** Source **
** BEGIN **
Rabbit with an identity crisis; looking like a cat 








in this uncomfortable positon, Jansen could sit for hours. Licking my arm. 



I'm sure Jansen and Pim are together now, being happy and naughty bunnies over the bridge.



_*Meneer Jansen, october 2005 - may 2008*_


----------



## mouse_chalk (Aug 7, 2008)

I'm seriously crying reading this- what a heartbreaking story.... :tears2:

Meneer Jansen sounds like such a special bunny. I'm so sorry for the heartache of losing 2 buns like that... I'm sure they're together again at the bridge now...

:rainbow:

She was so beautiful as well! :hug:


----------



## cheryl (Aug 7, 2008)

Oh my gosh...i have tears running down my face..what a beautiful and very sad story......my poor heart has broken into tiny little pieces just reading that....Jansen just wanted to be with Pim forever....

Thankyou for sharing that with us

Rest in peace little one's

~Cheryl


----------



## slavetoabunny (Aug 7, 2008)

Such a special bunny who will live in you heart forever. Binky free little one.:rainbow:


----------



## tonyshuman (Aug 7, 2008)

:sad:

Binky free, sweet Jansen.


----------



## myheart (Aug 11, 2008)

Such a sweet story about your fur-babies. She was very beautiful and well loved. It is easy to see from the photos you posted. It is amazing how these different personalities find us when we least expect it. Then mold us into the companions they want...
** END **
** Objective **
Give the usernames of everyone who replied in the forum thread about Meneer Jansen, in the order they posted.

** Data provided **
** BEGIN **
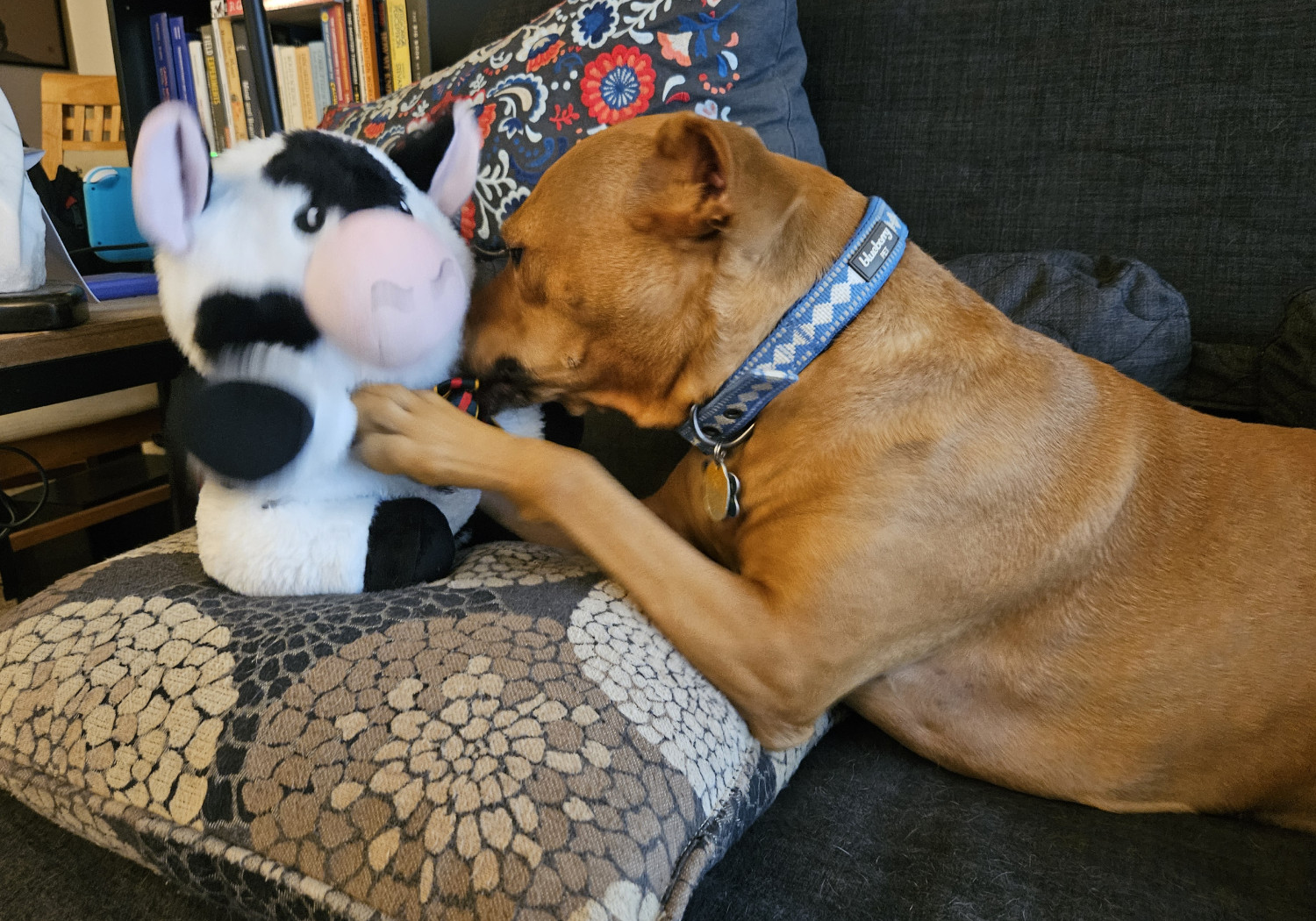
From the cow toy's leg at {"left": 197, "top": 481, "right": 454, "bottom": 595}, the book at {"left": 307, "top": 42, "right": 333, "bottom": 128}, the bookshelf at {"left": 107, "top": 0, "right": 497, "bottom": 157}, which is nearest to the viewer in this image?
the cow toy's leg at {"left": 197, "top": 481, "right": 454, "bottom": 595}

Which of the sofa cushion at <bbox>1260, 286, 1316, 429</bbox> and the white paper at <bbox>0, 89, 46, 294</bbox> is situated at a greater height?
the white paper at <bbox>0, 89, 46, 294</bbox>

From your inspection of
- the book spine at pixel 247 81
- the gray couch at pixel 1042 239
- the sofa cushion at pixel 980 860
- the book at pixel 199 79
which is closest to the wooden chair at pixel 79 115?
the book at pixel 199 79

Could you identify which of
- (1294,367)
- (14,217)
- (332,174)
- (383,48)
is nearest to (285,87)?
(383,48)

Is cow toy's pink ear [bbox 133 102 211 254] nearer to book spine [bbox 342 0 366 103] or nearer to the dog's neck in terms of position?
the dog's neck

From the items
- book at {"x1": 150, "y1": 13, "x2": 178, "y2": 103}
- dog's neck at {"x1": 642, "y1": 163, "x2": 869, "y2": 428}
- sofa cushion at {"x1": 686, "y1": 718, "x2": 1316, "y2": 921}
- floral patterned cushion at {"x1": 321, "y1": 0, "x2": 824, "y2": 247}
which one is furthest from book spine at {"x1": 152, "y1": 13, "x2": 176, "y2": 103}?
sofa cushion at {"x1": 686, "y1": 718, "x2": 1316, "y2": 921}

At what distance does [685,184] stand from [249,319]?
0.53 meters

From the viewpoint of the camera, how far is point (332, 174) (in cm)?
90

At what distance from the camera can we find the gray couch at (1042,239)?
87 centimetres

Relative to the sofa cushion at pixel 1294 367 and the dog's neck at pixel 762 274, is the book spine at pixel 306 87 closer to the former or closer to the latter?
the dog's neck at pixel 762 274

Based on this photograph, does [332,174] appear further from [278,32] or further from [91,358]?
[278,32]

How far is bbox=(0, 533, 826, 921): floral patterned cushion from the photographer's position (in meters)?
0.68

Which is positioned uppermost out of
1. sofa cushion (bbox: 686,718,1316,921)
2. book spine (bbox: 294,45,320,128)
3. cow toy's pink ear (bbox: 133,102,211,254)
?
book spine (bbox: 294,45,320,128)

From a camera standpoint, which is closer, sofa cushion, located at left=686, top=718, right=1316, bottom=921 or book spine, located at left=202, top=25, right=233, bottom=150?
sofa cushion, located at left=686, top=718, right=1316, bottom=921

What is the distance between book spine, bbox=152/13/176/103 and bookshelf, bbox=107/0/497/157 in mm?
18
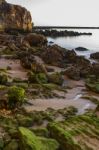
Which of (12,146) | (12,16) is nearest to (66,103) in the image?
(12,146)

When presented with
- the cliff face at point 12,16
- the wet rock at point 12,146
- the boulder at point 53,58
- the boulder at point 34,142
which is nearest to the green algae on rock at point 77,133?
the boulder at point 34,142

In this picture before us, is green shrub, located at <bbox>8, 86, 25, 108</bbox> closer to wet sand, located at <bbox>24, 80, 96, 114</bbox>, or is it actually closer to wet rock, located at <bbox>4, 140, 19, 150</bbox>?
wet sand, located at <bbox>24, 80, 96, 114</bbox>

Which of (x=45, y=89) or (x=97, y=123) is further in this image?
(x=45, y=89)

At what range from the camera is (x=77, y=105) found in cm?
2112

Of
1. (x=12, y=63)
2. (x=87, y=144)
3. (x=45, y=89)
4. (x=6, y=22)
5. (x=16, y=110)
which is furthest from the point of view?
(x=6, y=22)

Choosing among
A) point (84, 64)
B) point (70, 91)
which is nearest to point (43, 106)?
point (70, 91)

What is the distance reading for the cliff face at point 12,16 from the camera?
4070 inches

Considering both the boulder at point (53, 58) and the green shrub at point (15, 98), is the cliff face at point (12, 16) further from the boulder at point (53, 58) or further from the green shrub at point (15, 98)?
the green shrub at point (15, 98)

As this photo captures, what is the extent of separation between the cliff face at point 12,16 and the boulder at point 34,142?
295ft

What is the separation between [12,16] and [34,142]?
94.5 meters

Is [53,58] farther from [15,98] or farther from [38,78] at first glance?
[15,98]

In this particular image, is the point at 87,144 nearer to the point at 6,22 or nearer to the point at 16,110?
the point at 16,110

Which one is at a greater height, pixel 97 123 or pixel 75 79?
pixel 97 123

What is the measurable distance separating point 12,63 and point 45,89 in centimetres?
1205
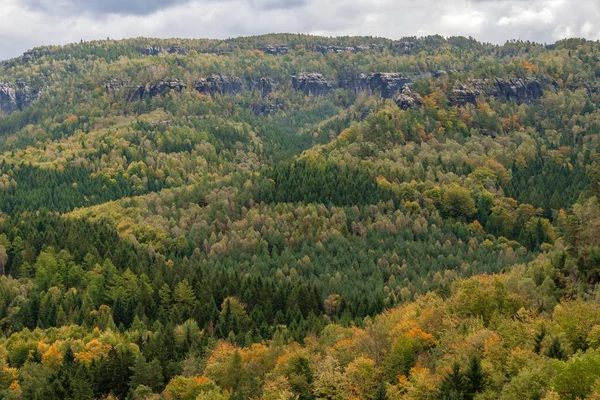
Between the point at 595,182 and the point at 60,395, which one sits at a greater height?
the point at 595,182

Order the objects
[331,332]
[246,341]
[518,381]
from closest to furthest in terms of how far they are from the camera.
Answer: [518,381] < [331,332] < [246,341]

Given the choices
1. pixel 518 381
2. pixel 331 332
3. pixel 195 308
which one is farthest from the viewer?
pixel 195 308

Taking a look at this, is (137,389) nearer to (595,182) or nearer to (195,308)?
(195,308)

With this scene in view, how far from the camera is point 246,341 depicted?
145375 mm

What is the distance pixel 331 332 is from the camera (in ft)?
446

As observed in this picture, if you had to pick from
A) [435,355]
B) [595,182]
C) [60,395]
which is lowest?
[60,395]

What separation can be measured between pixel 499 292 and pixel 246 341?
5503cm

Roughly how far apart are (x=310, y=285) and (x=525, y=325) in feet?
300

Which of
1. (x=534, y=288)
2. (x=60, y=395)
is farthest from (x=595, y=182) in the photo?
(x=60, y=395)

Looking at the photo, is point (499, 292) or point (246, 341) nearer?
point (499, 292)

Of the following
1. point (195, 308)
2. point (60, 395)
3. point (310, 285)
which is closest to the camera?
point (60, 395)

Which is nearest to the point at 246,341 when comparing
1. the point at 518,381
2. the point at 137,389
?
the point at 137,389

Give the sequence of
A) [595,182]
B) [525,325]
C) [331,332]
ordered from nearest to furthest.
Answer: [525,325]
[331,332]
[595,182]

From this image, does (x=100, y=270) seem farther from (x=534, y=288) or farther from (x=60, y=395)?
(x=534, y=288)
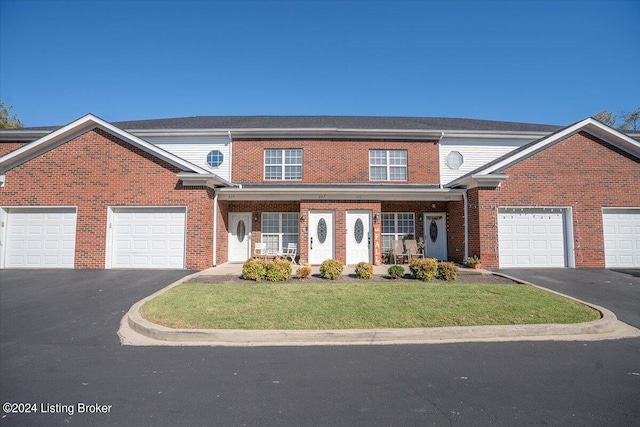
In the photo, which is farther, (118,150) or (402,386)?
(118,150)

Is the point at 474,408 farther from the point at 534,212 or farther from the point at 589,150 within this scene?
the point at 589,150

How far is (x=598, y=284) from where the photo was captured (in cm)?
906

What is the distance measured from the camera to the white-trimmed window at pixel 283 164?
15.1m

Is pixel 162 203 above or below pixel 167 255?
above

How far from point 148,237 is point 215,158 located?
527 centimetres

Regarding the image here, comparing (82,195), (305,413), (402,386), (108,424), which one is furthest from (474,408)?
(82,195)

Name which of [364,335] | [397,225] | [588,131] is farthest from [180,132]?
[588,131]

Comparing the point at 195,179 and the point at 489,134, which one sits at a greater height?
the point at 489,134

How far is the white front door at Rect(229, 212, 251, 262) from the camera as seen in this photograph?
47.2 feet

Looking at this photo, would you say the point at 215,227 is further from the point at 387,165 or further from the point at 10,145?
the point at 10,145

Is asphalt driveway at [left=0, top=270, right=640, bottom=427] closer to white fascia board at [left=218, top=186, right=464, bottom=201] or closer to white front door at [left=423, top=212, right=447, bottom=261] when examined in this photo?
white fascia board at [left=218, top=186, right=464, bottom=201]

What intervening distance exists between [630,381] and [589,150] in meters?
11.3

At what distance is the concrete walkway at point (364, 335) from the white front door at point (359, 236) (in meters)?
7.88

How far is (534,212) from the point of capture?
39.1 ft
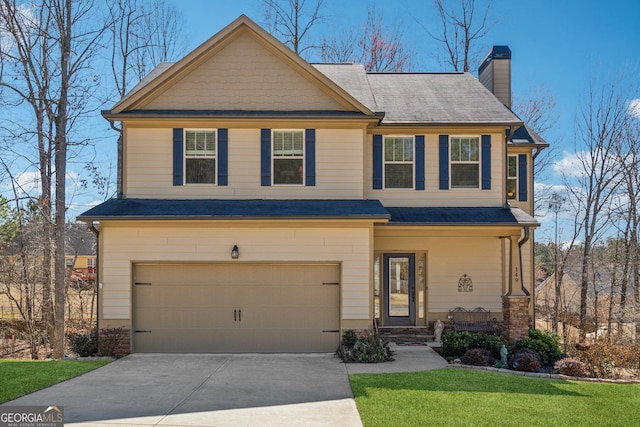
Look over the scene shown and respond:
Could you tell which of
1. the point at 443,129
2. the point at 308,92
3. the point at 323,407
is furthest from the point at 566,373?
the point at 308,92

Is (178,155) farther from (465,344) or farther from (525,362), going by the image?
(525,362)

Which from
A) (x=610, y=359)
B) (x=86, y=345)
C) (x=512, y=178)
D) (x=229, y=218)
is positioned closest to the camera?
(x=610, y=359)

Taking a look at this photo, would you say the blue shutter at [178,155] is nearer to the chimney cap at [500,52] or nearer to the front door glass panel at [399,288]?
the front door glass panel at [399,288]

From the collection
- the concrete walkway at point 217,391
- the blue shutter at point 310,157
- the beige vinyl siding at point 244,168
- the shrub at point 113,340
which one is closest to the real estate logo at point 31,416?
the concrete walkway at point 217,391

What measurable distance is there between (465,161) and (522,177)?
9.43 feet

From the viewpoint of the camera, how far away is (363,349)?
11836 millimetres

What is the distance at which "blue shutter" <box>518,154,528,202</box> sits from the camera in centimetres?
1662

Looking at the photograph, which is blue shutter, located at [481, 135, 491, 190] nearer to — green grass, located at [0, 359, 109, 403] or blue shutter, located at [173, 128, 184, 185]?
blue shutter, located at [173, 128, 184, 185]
** END **
** Full response **
mouse_chalk, cheryl, slavetoabunny, tonyshuman, myheart